# EXERCISE TEXT
⟨
Optics-Empowered, Wearable Health Monitors

Patricia Daukantas

Scatterings image

Optical configuration for remote measuring of glucose levels from the subject’s hand.

Among fitness enthusiasts, wearable, high-tech devices for tracking exercise levels and calorie consumption are all the rage. Simultaneously, health professionals need to monitor vital signs non-invasively in a growing number of patients.
Two research teams, one based in Israel and the other in the Netherlands, have built wearable devices to measure important medical parameters. The experimental devices (Biomed. Opt. Express 6, 1926 and 7, 2145) follow the changes in laser speckles reflected off a patient's skin.
The first group, led by Zeev Zalevsky of Bar-Ilan University (Ramat-Gan, Israel), constructed a watch-like device that aims laser pulses (wavelength 532 nm) at human skin near an artery and captures the backscatter in an electronic camera. The gadget measures the backscattered reflections in the presence of a magnetic field, which creates the well-known Faraday effect—rotation of the plane of polarization of light.
⟩
# MATERIAL PROVIDED
⟨
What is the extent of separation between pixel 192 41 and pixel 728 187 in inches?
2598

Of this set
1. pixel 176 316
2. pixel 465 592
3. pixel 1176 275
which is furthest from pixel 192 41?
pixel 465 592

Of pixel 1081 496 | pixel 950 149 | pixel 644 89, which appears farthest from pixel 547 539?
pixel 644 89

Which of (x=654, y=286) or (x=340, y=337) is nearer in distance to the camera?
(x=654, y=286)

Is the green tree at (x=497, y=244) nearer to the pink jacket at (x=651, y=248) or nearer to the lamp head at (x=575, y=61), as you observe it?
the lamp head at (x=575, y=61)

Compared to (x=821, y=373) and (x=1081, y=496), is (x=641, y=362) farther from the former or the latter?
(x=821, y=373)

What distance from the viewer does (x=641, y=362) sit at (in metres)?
⟩
⟨
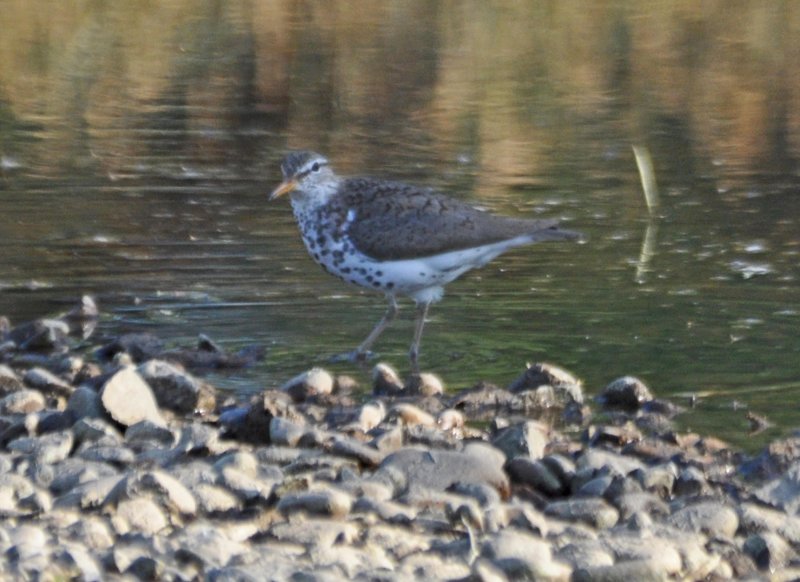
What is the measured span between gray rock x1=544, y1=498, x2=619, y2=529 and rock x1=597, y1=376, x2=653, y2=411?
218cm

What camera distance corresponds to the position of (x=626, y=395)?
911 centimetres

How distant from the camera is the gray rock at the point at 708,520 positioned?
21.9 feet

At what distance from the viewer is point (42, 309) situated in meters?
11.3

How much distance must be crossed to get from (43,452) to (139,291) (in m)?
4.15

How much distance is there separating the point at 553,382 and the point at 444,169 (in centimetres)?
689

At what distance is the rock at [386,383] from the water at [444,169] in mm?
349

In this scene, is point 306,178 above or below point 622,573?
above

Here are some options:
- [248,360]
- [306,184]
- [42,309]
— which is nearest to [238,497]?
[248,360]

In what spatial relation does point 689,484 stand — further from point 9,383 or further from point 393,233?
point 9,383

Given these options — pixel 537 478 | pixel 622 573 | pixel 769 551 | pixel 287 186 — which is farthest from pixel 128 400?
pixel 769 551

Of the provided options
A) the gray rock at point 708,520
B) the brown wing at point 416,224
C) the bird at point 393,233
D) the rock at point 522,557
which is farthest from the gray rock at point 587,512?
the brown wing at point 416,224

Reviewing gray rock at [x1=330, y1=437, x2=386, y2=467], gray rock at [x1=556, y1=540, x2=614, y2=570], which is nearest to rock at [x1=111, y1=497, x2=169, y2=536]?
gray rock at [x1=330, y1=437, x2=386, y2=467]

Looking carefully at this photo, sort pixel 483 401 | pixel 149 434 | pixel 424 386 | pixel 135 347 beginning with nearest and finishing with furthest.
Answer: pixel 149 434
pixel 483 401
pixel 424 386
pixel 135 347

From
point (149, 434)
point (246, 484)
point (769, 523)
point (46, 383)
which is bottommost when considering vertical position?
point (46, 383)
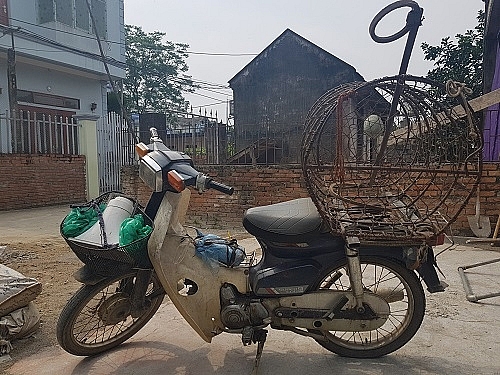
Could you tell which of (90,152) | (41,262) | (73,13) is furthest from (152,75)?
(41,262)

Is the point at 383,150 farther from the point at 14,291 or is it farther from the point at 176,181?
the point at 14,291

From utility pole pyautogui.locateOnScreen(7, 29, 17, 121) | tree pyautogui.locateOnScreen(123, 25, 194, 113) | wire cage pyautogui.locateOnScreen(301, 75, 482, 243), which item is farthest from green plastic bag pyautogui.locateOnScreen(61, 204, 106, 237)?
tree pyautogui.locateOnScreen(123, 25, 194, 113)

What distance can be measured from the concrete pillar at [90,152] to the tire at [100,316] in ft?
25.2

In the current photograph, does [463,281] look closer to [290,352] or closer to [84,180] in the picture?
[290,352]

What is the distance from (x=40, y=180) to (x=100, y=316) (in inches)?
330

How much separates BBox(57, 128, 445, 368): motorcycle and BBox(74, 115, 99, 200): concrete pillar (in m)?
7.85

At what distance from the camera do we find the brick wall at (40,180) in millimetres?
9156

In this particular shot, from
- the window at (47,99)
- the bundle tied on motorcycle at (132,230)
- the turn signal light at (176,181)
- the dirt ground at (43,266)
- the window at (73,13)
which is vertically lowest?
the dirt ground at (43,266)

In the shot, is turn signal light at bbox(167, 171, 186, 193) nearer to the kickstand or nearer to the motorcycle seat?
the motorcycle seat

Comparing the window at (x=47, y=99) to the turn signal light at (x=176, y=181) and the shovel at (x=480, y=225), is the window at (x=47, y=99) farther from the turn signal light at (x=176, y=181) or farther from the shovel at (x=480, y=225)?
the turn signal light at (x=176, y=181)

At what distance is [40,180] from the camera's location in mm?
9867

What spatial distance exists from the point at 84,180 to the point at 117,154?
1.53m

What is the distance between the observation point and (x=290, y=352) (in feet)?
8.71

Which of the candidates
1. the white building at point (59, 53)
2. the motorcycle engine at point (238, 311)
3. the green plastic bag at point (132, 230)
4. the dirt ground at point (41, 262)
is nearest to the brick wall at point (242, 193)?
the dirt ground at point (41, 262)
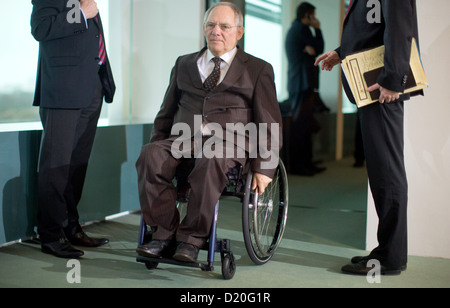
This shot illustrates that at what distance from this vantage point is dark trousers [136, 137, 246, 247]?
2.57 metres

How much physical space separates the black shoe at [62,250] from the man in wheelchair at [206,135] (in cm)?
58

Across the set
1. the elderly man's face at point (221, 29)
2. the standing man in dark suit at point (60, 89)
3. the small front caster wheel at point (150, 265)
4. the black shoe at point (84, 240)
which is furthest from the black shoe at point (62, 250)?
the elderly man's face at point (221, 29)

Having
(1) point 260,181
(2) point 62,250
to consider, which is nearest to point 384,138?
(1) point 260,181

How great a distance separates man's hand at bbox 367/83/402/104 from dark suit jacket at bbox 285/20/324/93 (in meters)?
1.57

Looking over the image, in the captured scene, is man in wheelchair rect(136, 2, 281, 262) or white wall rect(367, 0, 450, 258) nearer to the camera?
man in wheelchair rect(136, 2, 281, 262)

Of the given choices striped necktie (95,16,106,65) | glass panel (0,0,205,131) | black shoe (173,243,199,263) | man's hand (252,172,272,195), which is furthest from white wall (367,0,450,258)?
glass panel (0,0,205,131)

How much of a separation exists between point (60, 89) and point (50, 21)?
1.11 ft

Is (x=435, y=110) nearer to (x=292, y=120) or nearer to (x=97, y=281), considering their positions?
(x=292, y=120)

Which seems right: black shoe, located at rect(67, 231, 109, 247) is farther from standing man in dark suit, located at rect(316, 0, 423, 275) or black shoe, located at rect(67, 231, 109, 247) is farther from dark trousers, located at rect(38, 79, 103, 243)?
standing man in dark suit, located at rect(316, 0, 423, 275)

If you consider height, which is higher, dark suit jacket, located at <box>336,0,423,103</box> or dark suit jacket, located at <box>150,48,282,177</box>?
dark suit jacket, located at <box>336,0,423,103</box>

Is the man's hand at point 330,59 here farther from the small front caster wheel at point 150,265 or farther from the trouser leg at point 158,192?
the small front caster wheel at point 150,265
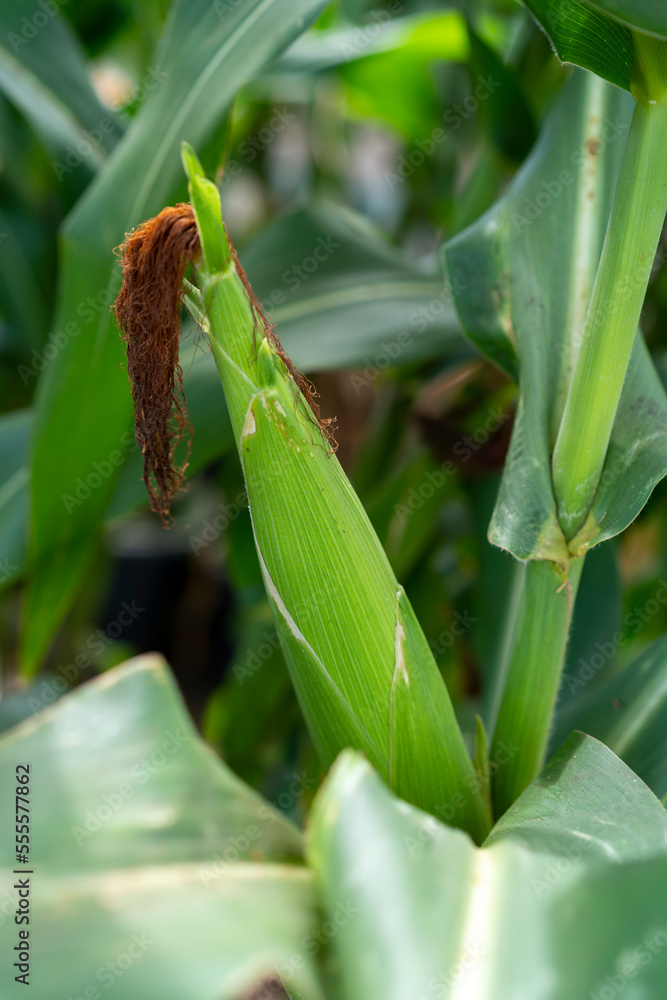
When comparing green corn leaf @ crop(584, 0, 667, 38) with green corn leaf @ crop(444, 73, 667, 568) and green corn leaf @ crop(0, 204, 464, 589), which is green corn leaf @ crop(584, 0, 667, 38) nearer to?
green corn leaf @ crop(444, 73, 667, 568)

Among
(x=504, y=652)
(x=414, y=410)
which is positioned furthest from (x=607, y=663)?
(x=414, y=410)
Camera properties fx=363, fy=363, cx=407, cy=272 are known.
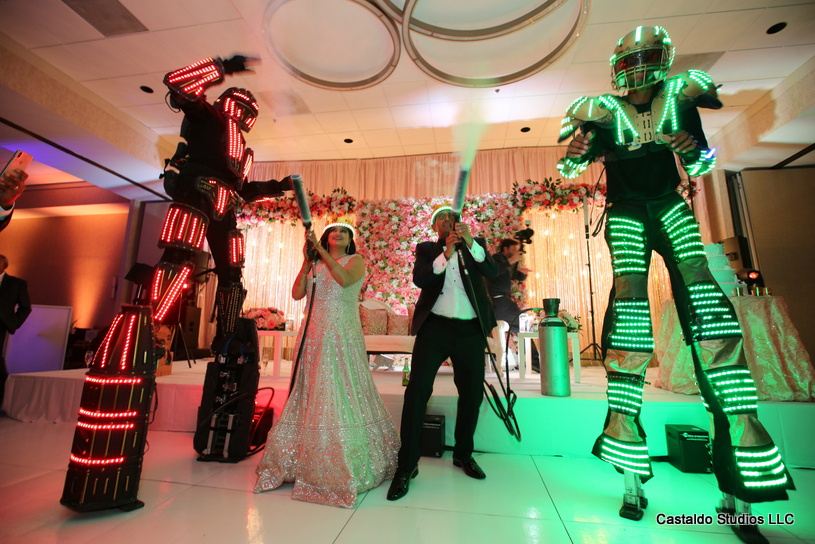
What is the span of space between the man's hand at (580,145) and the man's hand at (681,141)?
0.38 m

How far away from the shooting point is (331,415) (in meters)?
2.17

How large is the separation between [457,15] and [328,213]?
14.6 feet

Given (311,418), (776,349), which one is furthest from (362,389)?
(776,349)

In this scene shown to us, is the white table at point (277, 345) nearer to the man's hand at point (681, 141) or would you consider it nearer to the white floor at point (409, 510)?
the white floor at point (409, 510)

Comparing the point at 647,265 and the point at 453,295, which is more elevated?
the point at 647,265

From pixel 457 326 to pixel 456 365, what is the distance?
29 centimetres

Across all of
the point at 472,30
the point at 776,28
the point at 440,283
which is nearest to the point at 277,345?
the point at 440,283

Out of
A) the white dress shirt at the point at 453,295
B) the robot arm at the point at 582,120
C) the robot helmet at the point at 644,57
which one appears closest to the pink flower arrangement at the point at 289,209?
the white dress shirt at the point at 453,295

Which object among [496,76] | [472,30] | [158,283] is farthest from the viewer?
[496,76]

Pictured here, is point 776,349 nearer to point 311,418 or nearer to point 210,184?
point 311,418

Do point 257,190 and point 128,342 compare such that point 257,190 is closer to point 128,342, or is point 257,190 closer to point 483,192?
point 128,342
⟩
# WHAT YOU ARE ASKED TO DO
Retype the part of the wearable health monitors article starting with "Patricia Daukantas" and going on through "a patient's skin.". The records come from a different source than the wearable health monitors article.

# EXERCISE RESPONSE
Patricia Daukantas

Scatterings image

Optical configuration for remote measuring of glucose levels from the subject’s hand.

Among fitness enthusiasts, wearable, high-tech devices for tracking exercise levels and calorie consumption are all the rage. Simultaneously, health professionals need to monitor vital signs non-invasively in a growing number of patients.
Two research teams, one based in Israel and the other in the Netherlands, have built wearable devices to measure important medical parameters. The experimental devices (Biomed. Opt. Express 6, 1926 and 7, 2145) follow the changes in laser speckles reflected off a patient's skin.